══ Texto de leitura

Com direito a “sarrada” do ex-presidente Lula (PT) e de ovada no prefeito de São Paulo, João Doria (PSDB), o Nordeste virou neste mês de agosto o principal campo da batalha pelo Planalto. Os dois pré-candidatos à Presidência em 2018 intensificaram a agenda na região.
O petista, desde a última quinta-feira (17) e até o próximo dia 5 de setembro, vai percorrer quase 30 cidades nordestinas. O tucano já visitou quatro municípios do Nordeste: Salvador (BA), Natal (RN), Fortaleza (CE) e Recife (PE). E vai estar em mais um até o fim do mês: Campina Grande (PB).

════

Tarefa proposta 1 >> No texto sobre a campanha no Nordeste, que município o tucano ainda vai visitar até o fim do mês?
Tarefa proposta 2 >> Transcreva literalmente, do texto sobre a campanha no Nordeste, o trecho de "Com direito a" até "agenda na região.".
Tarefa proposta 3 >> Dê continuidade ao texto sobre a campanha no Nordeste a partir da última frase apresentada.
Os registros não têm nenhuma relação com o texto.

══ Conteúdo dos dados

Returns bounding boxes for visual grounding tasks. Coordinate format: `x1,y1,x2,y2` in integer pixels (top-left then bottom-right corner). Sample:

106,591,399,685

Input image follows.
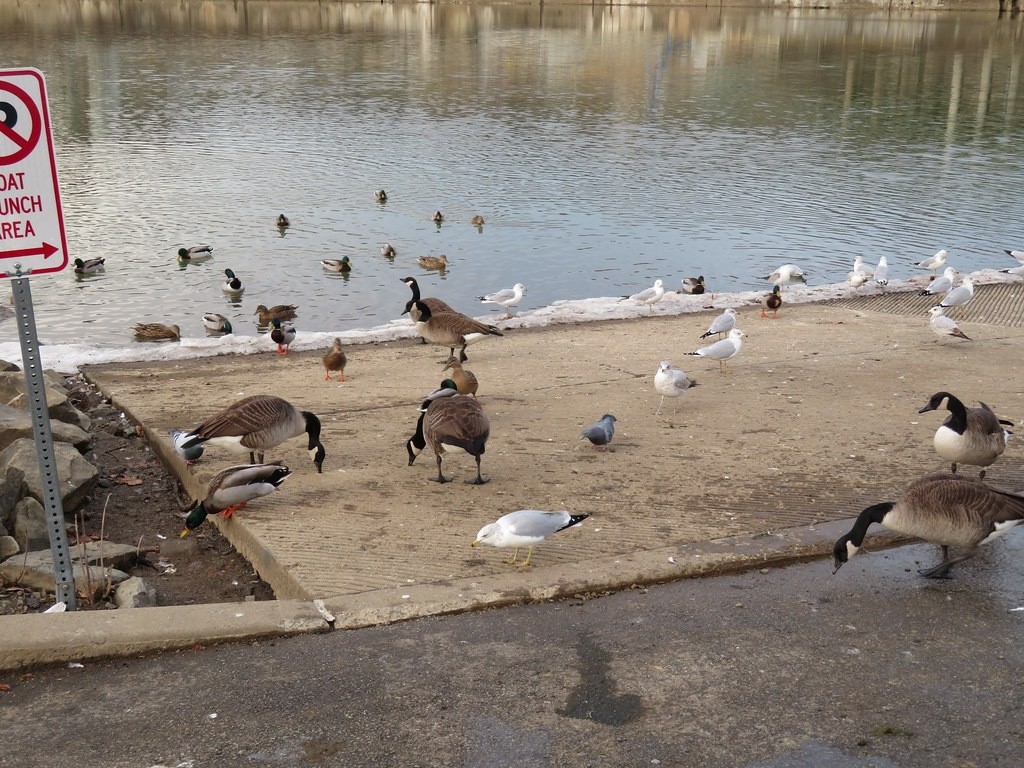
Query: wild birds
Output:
763,263,807,287
919,391,1014,481
910,248,1024,315
654,360,701,416
407,394,490,486
681,275,705,294
72,189,484,381
831,473,1023,578
475,282,528,318
846,255,890,293
682,329,749,374
180,459,294,539
472,510,593,569
926,306,973,345
180,394,327,474
758,284,782,319
700,307,740,342
399,277,504,364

════

Resposta escrita 1 >> Campina Grande (PB).

Resposta escrita 2 >>
Com direito a “sarrada” do ex-presidente Lula (PT) e de ovada no prefeito de São Paulo, João Doria (PSDB), o Nordeste virou neste mês de agosto o principal campo da batalha pelo Planalto. Os dois pré-candidatos à Presidência em 2018 intensificaram a agenda na região.

Resposta escrita 3 >>
Outro concorrente que está bem nas pesquisas, o deputado Jair Bolsonaro (hoje no PSC, mas que irá mudar para o Patriota, novo nome do PEN) não teve agenda pública na região neste mês. Mas já esteve ao menos três vezes no Nordeste ao longo do ano: no Rio Grande do Norte, Paraíba e Piauí.
Sarrada no ar
A passagem de Lula pelo Nordeste tem sido pontuada de polêmicas e de imagens típicas de campanha eleitoral. Lula rotineiramente, na caravana nordestina, tem se vestido com o chapéu de couro típico dos vaqueiros dos sertões – buscando estreitar suas relações com o Nordeste.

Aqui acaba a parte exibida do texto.